Travelling circuses were a regular feature of Great Yarmouth’s entertainment scene from 1830, and possibly as early as 1815, while resident circuses, produced in temporary, wooden buildings, were here from 1845 onwards. In 1898, George Gilbert of Norwich, a former circus performer turned manager, built a wooden structure on the site of former stables of the Bath Hotel. For five years, his circus used that building, presumably, successfully, as he then decided to replace it with a permanent, purpose-built structure, which opened as the Hippodrome in 1903.


This building, designed by Ralph Scott Cockrill, son of the then Borough Surveyor, had concrete walls and a double zinc roof; the St. George’s Road frontage was faced with terracotta and brick in Art Nouveau style. Gilbert bought and demolished the Bath Hotel billiard room so that the full impact of this decoration could be appreciated from Marine Parade. It was said that the new building could accommodate 4,000 people, but that is probably an exaggeration, although there was a lot of bench seating and standing room as well as more comfortable seats; six entrances made it possible to empty the building very quickly, if necessary. Today, about 900 customers sit in comfort. The high, arched, decorated ceiling added to the drama of the interior, but the pièce de résistance was the sinking-ring, which is still operational and, although quite common in the late 19th and early 20th centuries, now one of only four to survive worldwide. Beneath the wooden ring floor is an 2.4 metre deep well, holding over 275,000 litres of water. For the Water Spectacle, giant bolts are drawn to release the floor, which sinks as water flows through its perforations.
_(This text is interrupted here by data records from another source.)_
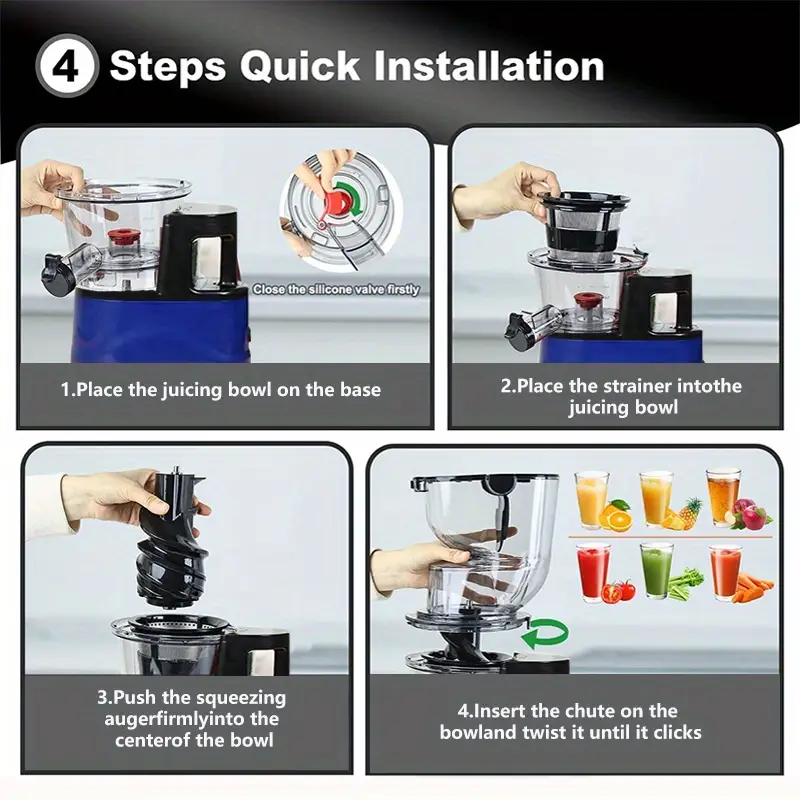 4 Steps Quick Installation

Close the silicone valve firstly

1.Place the juicing bowl on the base

2.Place the strainer intothe juicing bowl

3.Push the squeezing augerfirmlyinto the centerof the bowl

4.Insert the chute on the bowland twist it until it clicks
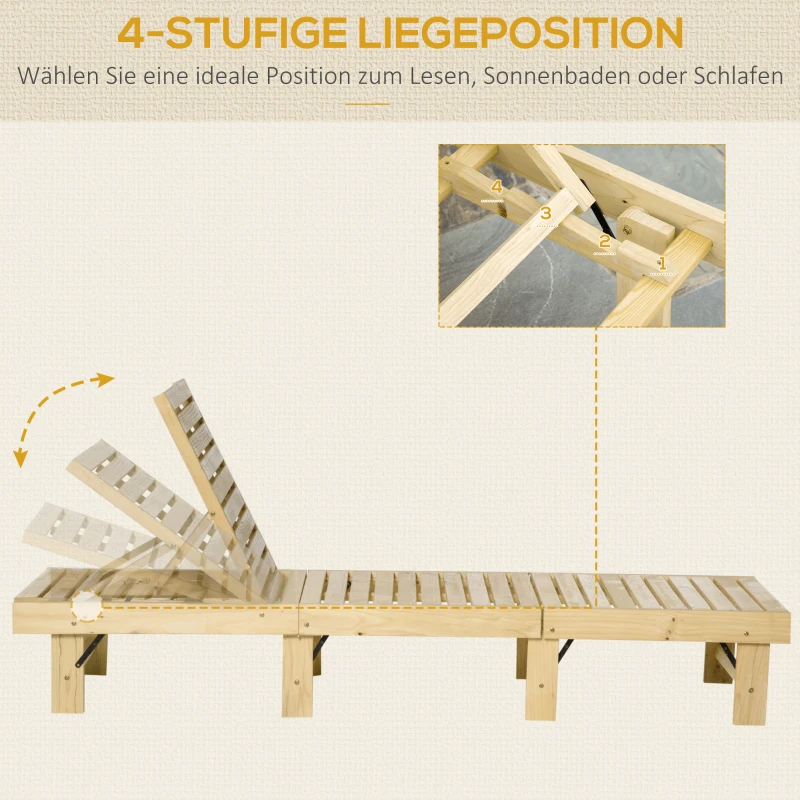 4-STUFIGE LIEGEPOSITION
Wählen Sie eine ideale Position zum Lesen, Sonnenbaden oder Schlafen

4
3
2
1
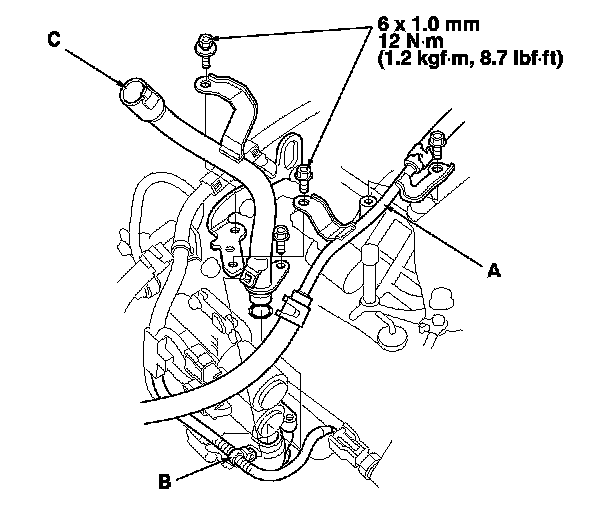 C

6 x 1.0 mm
12 N·m
(1.2 kgf·m, 8.7 lbf·ft)

A

B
Today, some of the rising water is heated so the artistes perform at a comfortable temperature.


The opening circus in 1903 featured both human and animal acts and a singer performed. Some acts stayed all summer while others varied weekly. Shows, including choirs, continued during the herring fishing season and in December, an equestrian melodrama was followed by a pantomime. Some shows included Bioscopes (early films). Benefit performances were often held to raise funds for local disasters and charities. In January, Lloyd-George addressed a political meeting in the Hippodrome. A mixture of circus acts, Bioscopes, variety turns, beauty contests, wrestling and boxing and Sunday concerts continued until 1914. In 1908, the summer season lasted 30 weeks and in 1912, Russell’s Vivarium opened on the forecourt, featuring 50 reptiles; that structure was later converted to a bandstand, which remained until 1924. 

From 1st September 1914 to 1920, there were no circuses and George Gilbert died in 1915, but cine/variety shows continued, some with a water spectacle, under various managements until 1923, when the Read family brought the business. After renovation of the interior, summer circuses returned (but without the water feature after 1932), followed by plays or reviews and pantomime. Boxing also re-started and talking pictures came in 1930. In 1928, a mass meeting of the Conservative Party was addressed by Stanley Baldwin. From 1934, only occasional boxing promotions ran in the winter and spring and the 1939 circus was curtailed by war. The building was then requisitioned for military use, which caused much damage and dilapidation. The War Office was slow to pay compensation, but repairs, including re-roofing and re-wiring, were under way by 1951, when ownership passed to William Russell, who had run the Vivarium. He re-started circuses in the summer and boxing in the rest of the year, with the circuses of 1953-55 again featuring the sinking ring. During 1961-64, productions were televised for a national audience.


In 1978, Jack Jay and his rock musician son, Peter, became the owners. At first, they engaged established circuses to appear and in 1981, a Water Spectacle returned; a special show for the building’s centenary saw the announcement of a winter show. Over the years, wrestling, productions forming part of the Norfolk and Norwich Festival, pop-tribute concerts, inter-schools Carol Services and a memorable local amateur production of Barnum have all used the venue.


Now, the next generation of the Jay family is involved and special shows are held at intervals throughout the year, with the building remaining a star of Great Yarmouth heritage.